Rewrite the lines from the line with "How far does" to the line with "2154 centimetres", putting "date palm" in place of "palm tree" and keeping everything else the same. Give only those lines.

▶ _RECORDED INFORMATION_
## begin

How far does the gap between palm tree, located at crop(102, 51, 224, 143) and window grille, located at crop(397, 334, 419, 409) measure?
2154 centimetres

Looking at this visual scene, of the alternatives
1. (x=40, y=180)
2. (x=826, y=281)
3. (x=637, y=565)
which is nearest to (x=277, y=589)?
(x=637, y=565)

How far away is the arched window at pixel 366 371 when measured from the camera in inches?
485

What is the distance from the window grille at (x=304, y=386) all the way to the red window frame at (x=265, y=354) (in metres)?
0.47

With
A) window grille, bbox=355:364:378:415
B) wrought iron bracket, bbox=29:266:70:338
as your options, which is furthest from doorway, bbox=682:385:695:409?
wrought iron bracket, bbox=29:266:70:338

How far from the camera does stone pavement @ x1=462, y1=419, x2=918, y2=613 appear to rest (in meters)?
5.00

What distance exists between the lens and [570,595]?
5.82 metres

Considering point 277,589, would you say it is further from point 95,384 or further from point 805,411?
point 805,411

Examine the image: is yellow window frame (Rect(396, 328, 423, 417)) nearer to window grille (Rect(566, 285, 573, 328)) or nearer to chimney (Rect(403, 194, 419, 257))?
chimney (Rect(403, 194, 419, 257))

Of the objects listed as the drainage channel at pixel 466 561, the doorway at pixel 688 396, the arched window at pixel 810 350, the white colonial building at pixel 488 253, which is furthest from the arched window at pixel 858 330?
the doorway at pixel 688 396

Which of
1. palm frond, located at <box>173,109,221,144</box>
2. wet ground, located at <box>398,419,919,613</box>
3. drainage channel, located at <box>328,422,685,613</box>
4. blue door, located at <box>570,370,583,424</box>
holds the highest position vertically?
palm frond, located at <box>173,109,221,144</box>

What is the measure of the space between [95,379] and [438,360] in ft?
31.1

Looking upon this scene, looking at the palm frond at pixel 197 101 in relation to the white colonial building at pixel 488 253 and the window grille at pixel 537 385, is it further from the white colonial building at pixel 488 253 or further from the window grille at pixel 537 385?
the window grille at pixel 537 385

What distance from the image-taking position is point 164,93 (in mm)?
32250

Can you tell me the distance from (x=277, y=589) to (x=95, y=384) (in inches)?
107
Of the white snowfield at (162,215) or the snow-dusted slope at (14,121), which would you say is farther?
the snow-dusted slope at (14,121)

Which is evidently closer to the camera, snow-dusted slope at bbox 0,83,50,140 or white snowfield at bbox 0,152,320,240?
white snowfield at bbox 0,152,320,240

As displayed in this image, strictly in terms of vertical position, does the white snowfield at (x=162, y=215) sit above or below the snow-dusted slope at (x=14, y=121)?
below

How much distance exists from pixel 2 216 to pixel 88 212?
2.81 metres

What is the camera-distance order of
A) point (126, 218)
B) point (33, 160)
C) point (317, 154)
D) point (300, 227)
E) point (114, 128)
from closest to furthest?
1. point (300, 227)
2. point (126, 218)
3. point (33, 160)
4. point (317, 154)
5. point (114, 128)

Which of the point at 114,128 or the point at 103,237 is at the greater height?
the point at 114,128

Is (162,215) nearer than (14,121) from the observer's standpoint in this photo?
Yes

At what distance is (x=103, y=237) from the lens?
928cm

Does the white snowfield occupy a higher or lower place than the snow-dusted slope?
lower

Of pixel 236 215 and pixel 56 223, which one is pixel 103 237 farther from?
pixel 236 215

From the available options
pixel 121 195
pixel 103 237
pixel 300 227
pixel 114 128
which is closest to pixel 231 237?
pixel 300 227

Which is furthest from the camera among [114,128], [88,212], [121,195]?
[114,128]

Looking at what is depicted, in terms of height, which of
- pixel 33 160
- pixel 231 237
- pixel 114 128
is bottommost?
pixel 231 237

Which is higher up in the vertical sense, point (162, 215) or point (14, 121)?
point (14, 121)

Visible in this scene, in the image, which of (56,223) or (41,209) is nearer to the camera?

## end
## begin

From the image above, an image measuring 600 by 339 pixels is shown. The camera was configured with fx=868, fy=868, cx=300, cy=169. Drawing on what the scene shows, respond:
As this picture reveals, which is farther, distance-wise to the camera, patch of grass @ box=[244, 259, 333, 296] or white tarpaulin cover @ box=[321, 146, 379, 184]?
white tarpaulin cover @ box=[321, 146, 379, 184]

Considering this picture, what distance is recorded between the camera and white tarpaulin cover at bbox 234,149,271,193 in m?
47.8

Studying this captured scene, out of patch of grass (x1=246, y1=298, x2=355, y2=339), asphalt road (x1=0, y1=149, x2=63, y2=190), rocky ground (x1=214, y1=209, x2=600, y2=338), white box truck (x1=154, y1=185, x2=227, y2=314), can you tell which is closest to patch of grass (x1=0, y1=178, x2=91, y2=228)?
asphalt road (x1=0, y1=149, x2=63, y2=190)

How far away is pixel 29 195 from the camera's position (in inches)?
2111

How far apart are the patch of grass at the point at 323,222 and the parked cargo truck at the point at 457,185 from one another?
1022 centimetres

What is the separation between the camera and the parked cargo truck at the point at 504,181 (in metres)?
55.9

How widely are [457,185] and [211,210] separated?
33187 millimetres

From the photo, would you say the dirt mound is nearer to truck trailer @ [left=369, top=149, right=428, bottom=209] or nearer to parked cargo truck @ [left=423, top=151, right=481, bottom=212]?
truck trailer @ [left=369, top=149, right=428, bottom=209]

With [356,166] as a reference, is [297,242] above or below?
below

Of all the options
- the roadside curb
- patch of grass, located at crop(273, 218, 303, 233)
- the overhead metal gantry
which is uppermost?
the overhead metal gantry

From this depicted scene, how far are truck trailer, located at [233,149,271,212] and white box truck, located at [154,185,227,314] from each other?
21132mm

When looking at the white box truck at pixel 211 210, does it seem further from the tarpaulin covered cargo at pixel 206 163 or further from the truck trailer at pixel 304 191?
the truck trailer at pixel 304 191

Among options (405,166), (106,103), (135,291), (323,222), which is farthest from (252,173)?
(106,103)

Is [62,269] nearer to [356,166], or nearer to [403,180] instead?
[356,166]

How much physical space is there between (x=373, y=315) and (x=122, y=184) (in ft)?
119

## end

▶ _EXERCISE RESPONSE_
How far does the gap between date palm, located at crop(102, 51, 224, 143) and window grille, located at crop(397, 334, 419, 409) measure?
2154 centimetres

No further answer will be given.